The first few times I read through the minutes of the Y's Board meetings I found Judge Lewis curmudgeonly. He often insisted that his declarations or positions be inscribed into the meeting minutes; sometimes, a Board meeting would begin with his protest that a point of his had been left out of the past month's minutes, which would inscribe his view into the records of both meetings. More recently I have come to see this behavior as a tenacious defense of his liberal values.

While by no means a racial progressive or an anti-racist, Judge Lewis regularly ruffled feathers by insisting that the Y extend its services to the growing black community in northern Manhattan. He not only believed this was the right thing to do, but saw it as being in Jews' best interest "to avert or alleviate the inevitable frictions which may arise between the two communities." In 1964 and again in 1968, he used the Y's annual meeting with the Distribution Committee of the Federation of Jewish Philanthropies of New York--the organization that gave over $100,000 to the Y each year to subsidize its operations--as an opportunity to advocate "the formulation of a policy with some of the Negro leadership in the community to allow [Y] facilities to be used by the non-Jewish community in programs sponsored by the non-Jewish participants." Both times, his fellow Board members scrambled to assure the Distribution Committee that few non-Jews belonged to the Y . In 1968, a member of the Distribution Committee even told Judge Lewis that "he did not believe that this meeting was the context in which to discuss" this issue. 

My interpretation of Judge Lewis shifted as my understandings of the 1960s and '70s crystalized. Lewis moved in circles where many of his colleagues publicly described themselves as liberals and supported liberal causes such as racial integration, anti-poverty programs, and affirmative action, but who resisted when policies integrated their private spaces, threatened their middle class status, or imposed quotas. Judge Lewis spoke up in defiance of this double standard. Although other Board members at the Y may have felt similarly, the resistance to recording his views and the reluctance to continue discussions about his ideas indicates that his was not the consensus or the popular view.

In our current political climate, I am holding tight to Judge Lewis's example. May we all speak out against double standards, and insist that others listen to our ideas for making our communities more cosmopolitan and pluralistic. Within the Jewish community, this responsibility is especially vital. We should heed the words that Judge Lewis had inscribed into the minutes of the December, 1974 meeting of the Y Board of Directors:

‘Judge Lewis notices and deplores, as an obsession of the Board and other agencies, service to Jews to the exclusion of everybody else. He recommends that we open our minds to the needs of the non-Jewish community. It is our duty to act accordingly as well as in our own interests. We need all the friends we can get - always.’

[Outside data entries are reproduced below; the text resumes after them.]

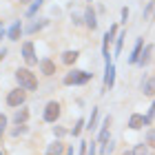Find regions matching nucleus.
Listing matches in <instances>:
<instances>
[{
    "instance_id": "1a4fd4ad",
    "label": "nucleus",
    "mask_w": 155,
    "mask_h": 155,
    "mask_svg": "<svg viewBox=\"0 0 155 155\" xmlns=\"http://www.w3.org/2000/svg\"><path fill=\"white\" fill-rule=\"evenodd\" d=\"M84 22H87V27H91V29H95L97 27V20H95V11L91 9H87V13H84Z\"/></svg>"
},
{
    "instance_id": "f8f14e48",
    "label": "nucleus",
    "mask_w": 155,
    "mask_h": 155,
    "mask_svg": "<svg viewBox=\"0 0 155 155\" xmlns=\"http://www.w3.org/2000/svg\"><path fill=\"white\" fill-rule=\"evenodd\" d=\"M109 124H111V117L104 120V124H102V131H100V144H107V140H109Z\"/></svg>"
},
{
    "instance_id": "9d476101",
    "label": "nucleus",
    "mask_w": 155,
    "mask_h": 155,
    "mask_svg": "<svg viewBox=\"0 0 155 155\" xmlns=\"http://www.w3.org/2000/svg\"><path fill=\"white\" fill-rule=\"evenodd\" d=\"M40 69H42V73H45V75H53L55 73V64L51 60H42L40 62Z\"/></svg>"
},
{
    "instance_id": "e433bc0d",
    "label": "nucleus",
    "mask_w": 155,
    "mask_h": 155,
    "mask_svg": "<svg viewBox=\"0 0 155 155\" xmlns=\"http://www.w3.org/2000/svg\"><path fill=\"white\" fill-rule=\"evenodd\" d=\"M0 155H2V153H0Z\"/></svg>"
},
{
    "instance_id": "f3484780",
    "label": "nucleus",
    "mask_w": 155,
    "mask_h": 155,
    "mask_svg": "<svg viewBox=\"0 0 155 155\" xmlns=\"http://www.w3.org/2000/svg\"><path fill=\"white\" fill-rule=\"evenodd\" d=\"M124 38H126V31H122V33H117V40H115V53H120V51H122Z\"/></svg>"
},
{
    "instance_id": "423d86ee",
    "label": "nucleus",
    "mask_w": 155,
    "mask_h": 155,
    "mask_svg": "<svg viewBox=\"0 0 155 155\" xmlns=\"http://www.w3.org/2000/svg\"><path fill=\"white\" fill-rule=\"evenodd\" d=\"M113 80H115V67H113V62H107V69H104V87L111 89L113 87Z\"/></svg>"
},
{
    "instance_id": "c9c22d12",
    "label": "nucleus",
    "mask_w": 155,
    "mask_h": 155,
    "mask_svg": "<svg viewBox=\"0 0 155 155\" xmlns=\"http://www.w3.org/2000/svg\"><path fill=\"white\" fill-rule=\"evenodd\" d=\"M0 38H2V36H0Z\"/></svg>"
},
{
    "instance_id": "393cba45",
    "label": "nucleus",
    "mask_w": 155,
    "mask_h": 155,
    "mask_svg": "<svg viewBox=\"0 0 155 155\" xmlns=\"http://www.w3.org/2000/svg\"><path fill=\"white\" fill-rule=\"evenodd\" d=\"M82 126H84V120H78V124L73 126V135H78V133L82 131Z\"/></svg>"
},
{
    "instance_id": "4be33fe9",
    "label": "nucleus",
    "mask_w": 155,
    "mask_h": 155,
    "mask_svg": "<svg viewBox=\"0 0 155 155\" xmlns=\"http://www.w3.org/2000/svg\"><path fill=\"white\" fill-rule=\"evenodd\" d=\"M97 124V109H93V113H91V122H89V129H95Z\"/></svg>"
},
{
    "instance_id": "c85d7f7f",
    "label": "nucleus",
    "mask_w": 155,
    "mask_h": 155,
    "mask_svg": "<svg viewBox=\"0 0 155 155\" xmlns=\"http://www.w3.org/2000/svg\"><path fill=\"white\" fill-rule=\"evenodd\" d=\"M87 144H89V142H82V146H80V155H87V151H89Z\"/></svg>"
},
{
    "instance_id": "c756f323",
    "label": "nucleus",
    "mask_w": 155,
    "mask_h": 155,
    "mask_svg": "<svg viewBox=\"0 0 155 155\" xmlns=\"http://www.w3.org/2000/svg\"><path fill=\"white\" fill-rule=\"evenodd\" d=\"M126 20H129V9L124 7V9H122V22H126Z\"/></svg>"
},
{
    "instance_id": "39448f33",
    "label": "nucleus",
    "mask_w": 155,
    "mask_h": 155,
    "mask_svg": "<svg viewBox=\"0 0 155 155\" xmlns=\"http://www.w3.org/2000/svg\"><path fill=\"white\" fill-rule=\"evenodd\" d=\"M58 115H60V104L58 102H49L47 109H45V120L47 122H55Z\"/></svg>"
},
{
    "instance_id": "a211bd4d",
    "label": "nucleus",
    "mask_w": 155,
    "mask_h": 155,
    "mask_svg": "<svg viewBox=\"0 0 155 155\" xmlns=\"http://www.w3.org/2000/svg\"><path fill=\"white\" fill-rule=\"evenodd\" d=\"M115 33H117V27H115V25H113V27H109L107 36H104V42H109V45H111V40L115 38Z\"/></svg>"
},
{
    "instance_id": "bb28decb",
    "label": "nucleus",
    "mask_w": 155,
    "mask_h": 155,
    "mask_svg": "<svg viewBox=\"0 0 155 155\" xmlns=\"http://www.w3.org/2000/svg\"><path fill=\"white\" fill-rule=\"evenodd\" d=\"M151 11H153V2L146 5V9H144V18H149V16H151Z\"/></svg>"
},
{
    "instance_id": "0eeeda50",
    "label": "nucleus",
    "mask_w": 155,
    "mask_h": 155,
    "mask_svg": "<svg viewBox=\"0 0 155 155\" xmlns=\"http://www.w3.org/2000/svg\"><path fill=\"white\" fill-rule=\"evenodd\" d=\"M144 124H151L144 115H131V120H129V126H131V129H142Z\"/></svg>"
},
{
    "instance_id": "5701e85b",
    "label": "nucleus",
    "mask_w": 155,
    "mask_h": 155,
    "mask_svg": "<svg viewBox=\"0 0 155 155\" xmlns=\"http://www.w3.org/2000/svg\"><path fill=\"white\" fill-rule=\"evenodd\" d=\"M27 115H29V113H27V111H20V113H16V122H18V124H25Z\"/></svg>"
},
{
    "instance_id": "a878e982",
    "label": "nucleus",
    "mask_w": 155,
    "mask_h": 155,
    "mask_svg": "<svg viewBox=\"0 0 155 155\" xmlns=\"http://www.w3.org/2000/svg\"><path fill=\"white\" fill-rule=\"evenodd\" d=\"M5 126H7V117H5V115H0V135H2Z\"/></svg>"
},
{
    "instance_id": "4468645a",
    "label": "nucleus",
    "mask_w": 155,
    "mask_h": 155,
    "mask_svg": "<svg viewBox=\"0 0 155 155\" xmlns=\"http://www.w3.org/2000/svg\"><path fill=\"white\" fill-rule=\"evenodd\" d=\"M62 151H64V144H62V142H53L47 149V155H62Z\"/></svg>"
},
{
    "instance_id": "f257e3e1",
    "label": "nucleus",
    "mask_w": 155,
    "mask_h": 155,
    "mask_svg": "<svg viewBox=\"0 0 155 155\" xmlns=\"http://www.w3.org/2000/svg\"><path fill=\"white\" fill-rule=\"evenodd\" d=\"M16 78H18V82H20V87H22V89H27V91L38 89V80H36V75H33L29 69H18Z\"/></svg>"
},
{
    "instance_id": "412c9836",
    "label": "nucleus",
    "mask_w": 155,
    "mask_h": 155,
    "mask_svg": "<svg viewBox=\"0 0 155 155\" xmlns=\"http://www.w3.org/2000/svg\"><path fill=\"white\" fill-rule=\"evenodd\" d=\"M47 22H45V20H40V22H33L31 27H29V29H27V31H29V33H33V31H38V29H42V27H45Z\"/></svg>"
},
{
    "instance_id": "6e6552de",
    "label": "nucleus",
    "mask_w": 155,
    "mask_h": 155,
    "mask_svg": "<svg viewBox=\"0 0 155 155\" xmlns=\"http://www.w3.org/2000/svg\"><path fill=\"white\" fill-rule=\"evenodd\" d=\"M142 45H144V40L140 38V40L135 42V47H133V53L129 55V62H131V64H135V62L140 60V53H142Z\"/></svg>"
},
{
    "instance_id": "2f4dec72",
    "label": "nucleus",
    "mask_w": 155,
    "mask_h": 155,
    "mask_svg": "<svg viewBox=\"0 0 155 155\" xmlns=\"http://www.w3.org/2000/svg\"><path fill=\"white\" fill-rule=\"evenodd\" d=\"M5 55H7V49H0V60H2Z\"/></svg>"
},
{
    "instance_id": "dca6fc26",
    "label": "nucleus",
    "mask_w": 155,
    "mask_h": 155,
    "mask_svg": "<svg viewBox=\"0 0 155 155\" xmlns=\"http://www.w3.org/2000/svg\"><path fill=\"white\" fill-rule=\"evenodd\" d=\"M62 60H64L67 64H71V62L78 60V51H64V53H62Z\"/></svg>"
},
{
    "instance_id": "cd10ccee",
    "label": "nucleus",
    "mask_w": 155,
    "mask_h": 155,
    "mask_svg": "<svg viewBox=\"0 0 155 155\" xmlns=\"http://www.w3.org/2000/svg\"><path fill=\"white\" fill-rule=\"evenodd\" d=\"M153 117H155V102H153V107H151V111H149V115H146V120H149V122H151Z\"/></svg>"
},
{
    "instance_id": "6ab92c4d",
    "label": "nucleus",
    "mask_w": 155,
    "mask_h": 155,
    "mask_svg": "<svg viewBox=\"0 0 155 155\" xmlns=\"http://www.w3.org/2000/svg\"><path fill=\"white\" fill-rule=\"evenodd\" d=\"M42 7V0H33V5L29 7V11H27V16H33V13H36L38 9Z\"/></svg>"
},
{
    "instance_id": "72a5a7b5",
    "label": "nucleus",
    "mask_w": 155,
    "mask_h": 155,
    "mask_svg": "<svg viewBox=\"0 0 155 155\" xmlns=\"http://www.w3.org/2000/svg\"><path fill=\"white\" fill-rule=\"evenodd\" d=\"M124 155H133V153H129V151H126V153H124Z\"/></svg>"
},
{
    "instance_id": "b1692460",
    "label": "nucleus",
    "mask_w": 155,
    "mask_h": 155,
    "mask_svg": "<svg viewBox=\"0 0 155 155\" xmlns=\"http://www.w3.org/2000/svg\"><path fill=\"white\" fill-rule=\"evenodd\" d=\"M146 142H149L151 146H155V131H149V133H146Z\"/></svg>"
},
{
    "instance_id": "7ed1b4c3",
    "label": "nucleus",
    "mask_w": 155,
    "mask_h": 155,
    "mask_svg": "<svg viewBox=\"0 0 155 155\" xmlns=\"http://www.w3.org/2000/svg\"><path fill=\"white\" fill-rule=\"evenodd\" d=\"M25 91L22 89H16V91H11L9 95H7V104H9V107H20V104L25 102Z\"/></svg>"
},
{
    "instance_id": "2eb2a0df",
    "label": "nucleus",
    "mask_w": 155,
    "mask_h": 155,
    "mask_svg": "<svg viewBox=\"0 0 155 155\" xmlns=\"http://www.w3.org/2000/svg\"><path fill=\"white\" fill-rule=\"evenodd\" d=\"M20 33H22V25H20V22H16V25H13L11 29H9V40H18V36H20Z\"/></svg>"
},
{
    "instance_id": "7c9ffc66",
    "label": "nucleus",
    "mask_w": 155,
    "mask_h": 155,
    "mask_svg": "<svg viewBox=\"0 0 155 155\" xmlns=\"http://www.w3.org/2000/svg\"><path fill=\"white\" fill-rule=\"evenodd\" d=\"M87 155H95V144L91 142V146H89V151H87Z\"/></svg>"
},
{
    "instance_id": "aec40b11",
    "label": "nucleus",
    "mask_w": 155,
    "mask_h": 155,
    "mask_svg": "<svg viewBox=\"0 0 155 155\" xmlns=\"http://www.w3.org/2000/svg\"><path fill=\"white\" fill-rule=\"evenodd\" d=\"M133 155H149V151H146V144H137L135 149H133Z\"/></svg>"
},
{
    "instance_id": "f704fd0d",
    "label": "nucleus",
    "mask_w": 155,
    "mask_h": 155,
    "mask_svg": "<svg viewBox=\"0 0 155 155\" xmlns=\"http://www.w3.org/2000/svg\"><path fill=\"white\" fill-rule=\"evenodd\" d=\"M20 2H29V0H20Z\"/></svg>"
},
{
    "instance_id": "f03ea898",
    "label": "nucleus",
    "mask_w": 155,
    "mask_h": 155,
    "mask_svg": "<svg viewBox=\"0 0 155 155\" xmlns=\"http://www.w3.org/2000/svg\"><path fill=\"white\" fill-rule=\"evenodd\" d=\"M89 78H91V73H87V71H71V73H67L64 84H84V82H89Z\"/></svg>"
},
{
    "instance_id": "473e14b6",
    "label": "nucleus",
    "mask_w": 155,
    "mask_h": 155,
    "mask_svg": "<svg viewBox=\"0 0 155 155\" xmlns=\"http://www.w3.org/2000/svg\"><path fill=\"white\" fill-rule=\"evenodd\" d=\"M0 36H2V20H0Z\"/></svg>"
},
{
    "instance_id": "9b49d317",
    "label": "nucleus",
    "mask_w": 155,
    "mask_h": 155,
    "mask_svg": "<svg viewBox=\"0 0 155 155\" xmlns=\"http://www.w3.org/2000/svg\"><path fill=\"white\" fill-rule=\"evenodd\" d=\"M142 89H144V95H155V78H149L144 84H142Z\"/></svg>"
},
{
    "instance_id": "20e7f679",
    "label": "nucleus",
    "mask_w": 155,
    "mask_h": 155,
    "mask_svg": "<svg viewBox=\"0 0 155 155\" xmlns=\"http://www.w3.org/2000/svg\"><path fill=\"white\" fill-rule=\"evenodd\" d=\"M22 58H25L27 64H36V62H38V58H36V49H33L31 42H25V45H22Z\"/></svg>"
},
{
    "instance_id": "ddd939ff",
    "label": "nucleus",
    "mask_w": 155,
    "mask_h": 155,
    "mask_svg": "<svg viewBox=\"0 0 155 155\" xmlns=\"http://www.w3.org/2000/svg\"><path fill=\"white\" fill-rule=\"evenodd\" d=\"M151 51H153V47H151V45H146V47H144V51L140 53V60H137L140 64H149V60H151Z\"/></svg>"
}]
</instances>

Upon his death in April of 1975, the Y Board shared the following poem authored by Lewis, entitled "Faith." Often he would recite poems at Y functions, to honor longtime lay leaders, install new Board members, or laud Y groups like the Golden Age Club. His poetry was earnest and idealistic, if not particularly good. "Faith" retains it's resonance, however, in spite of its sentimentality.

Let not the disappointment of yesterday;
frustrate your hopes for tomorrow.

Let not regret of the failures in days gone by;
weaken your will for success in the days to come.

Let not past defeat;
bar future victory.

While time has no beginning; and no ending;
every day, is a new day in the life of man.

A day of renewed hope and courage;
Keeping alive, a lifelong faith, of man in himself.